**Task to carry out:** Please repeat the line that contains "scientific name: Nestor notabilis" and every line after it, exactly, through the end of the records.

**Entries supplied:**
....

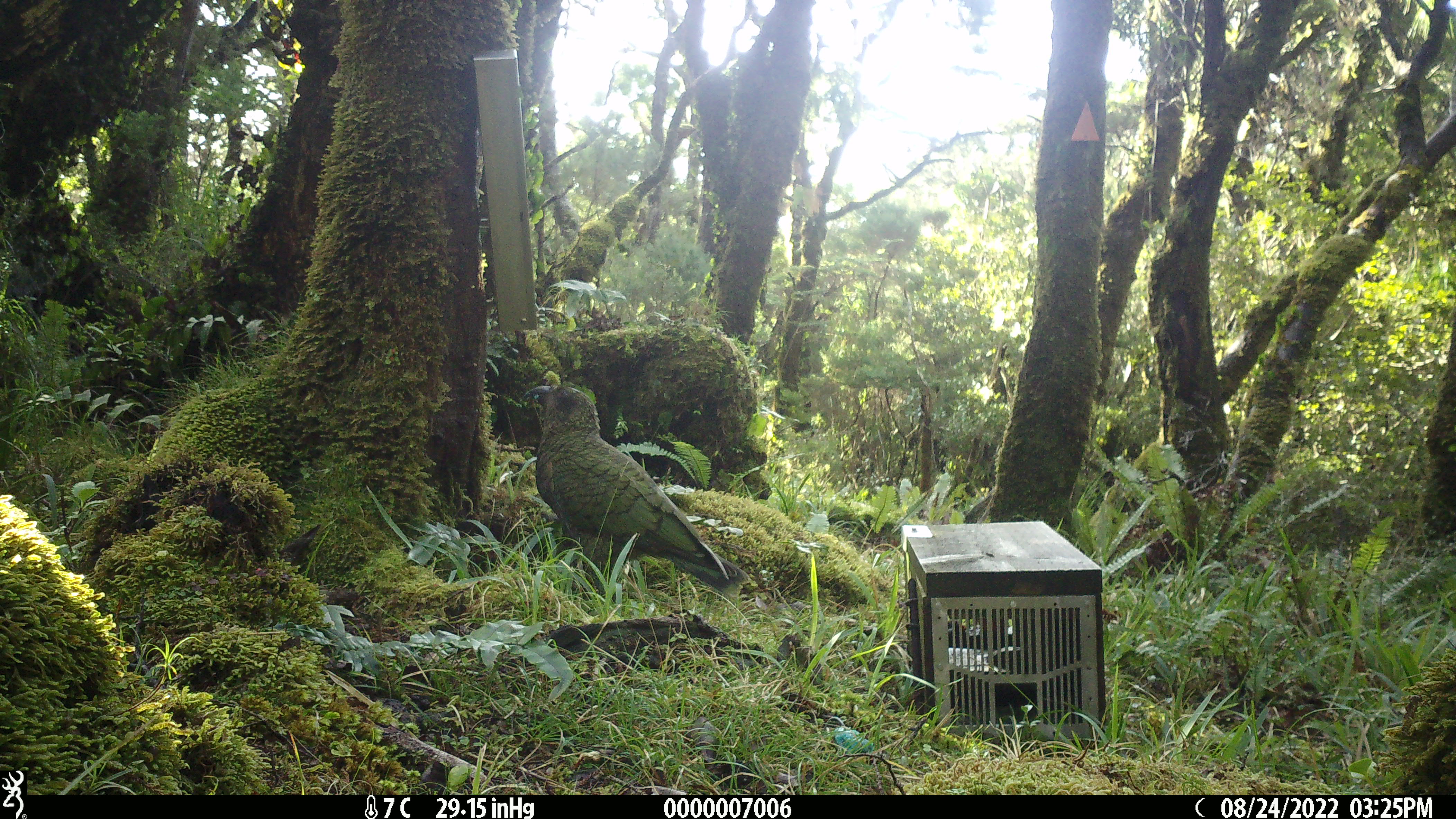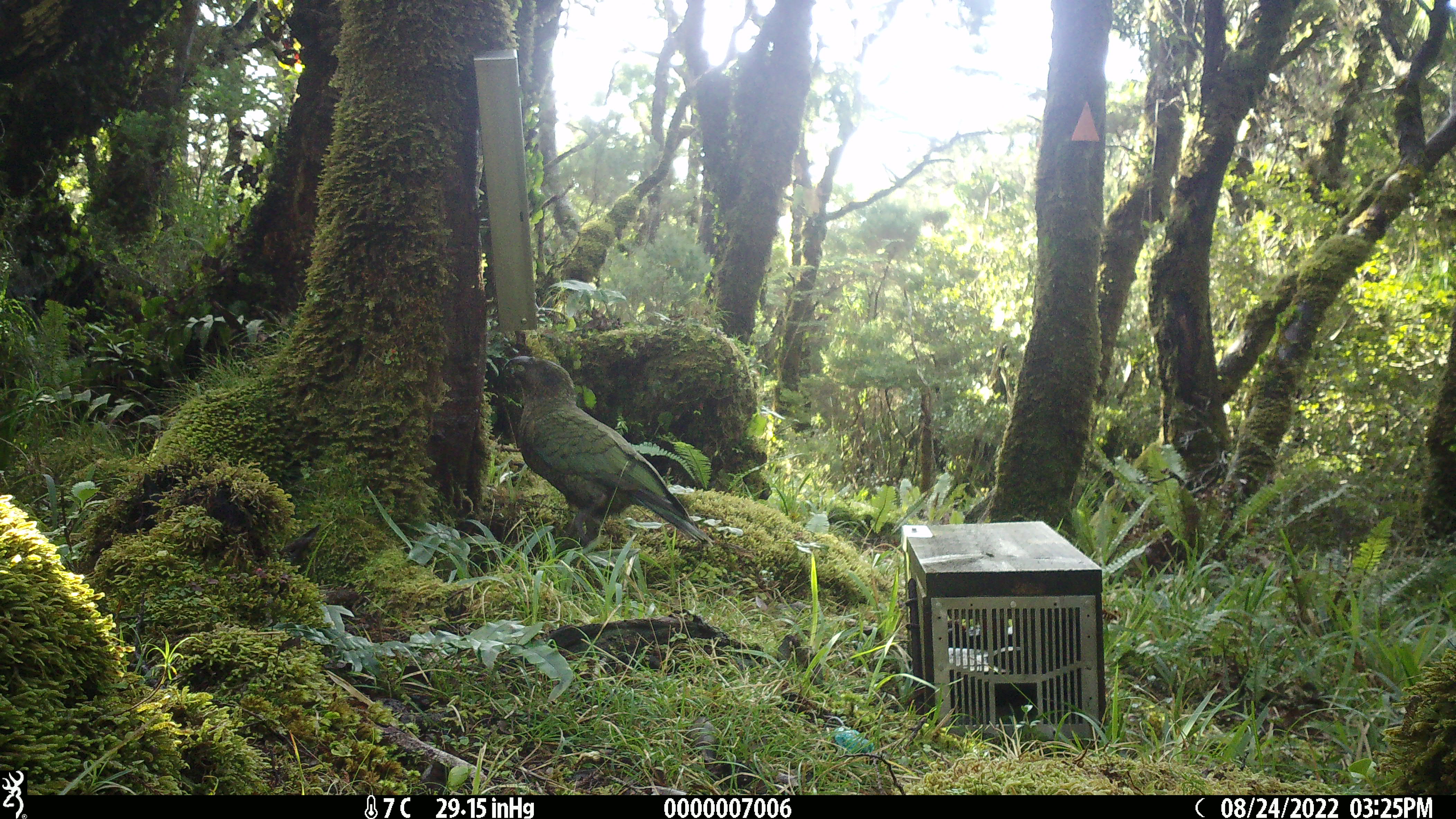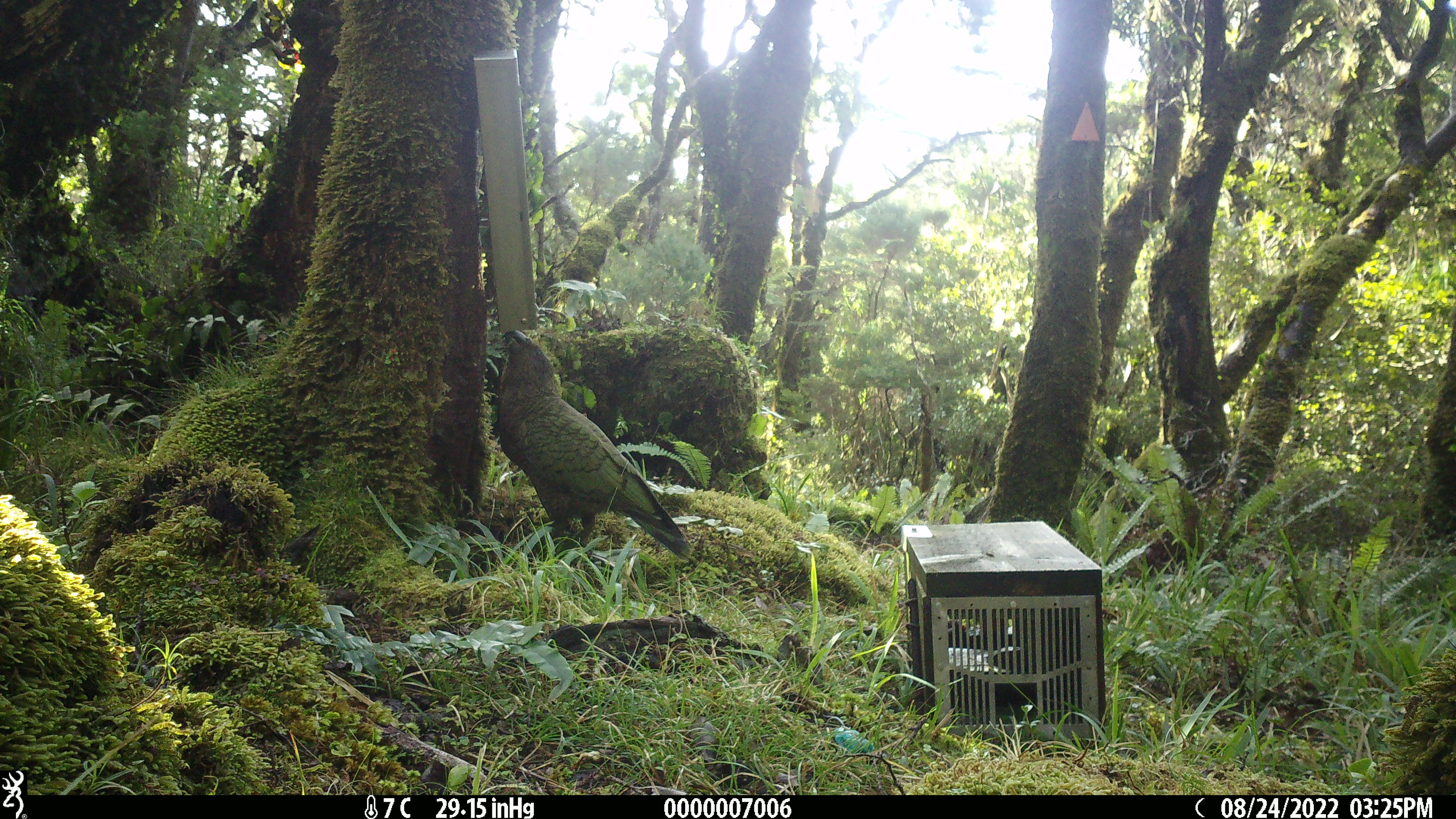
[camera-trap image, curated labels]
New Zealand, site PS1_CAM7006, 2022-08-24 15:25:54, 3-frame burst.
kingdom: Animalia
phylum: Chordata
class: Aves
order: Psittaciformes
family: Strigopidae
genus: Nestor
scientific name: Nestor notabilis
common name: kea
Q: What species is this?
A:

....

**Response:**
scientific name: Nestor notabilis
common name: kea
Q: What species is this?
A:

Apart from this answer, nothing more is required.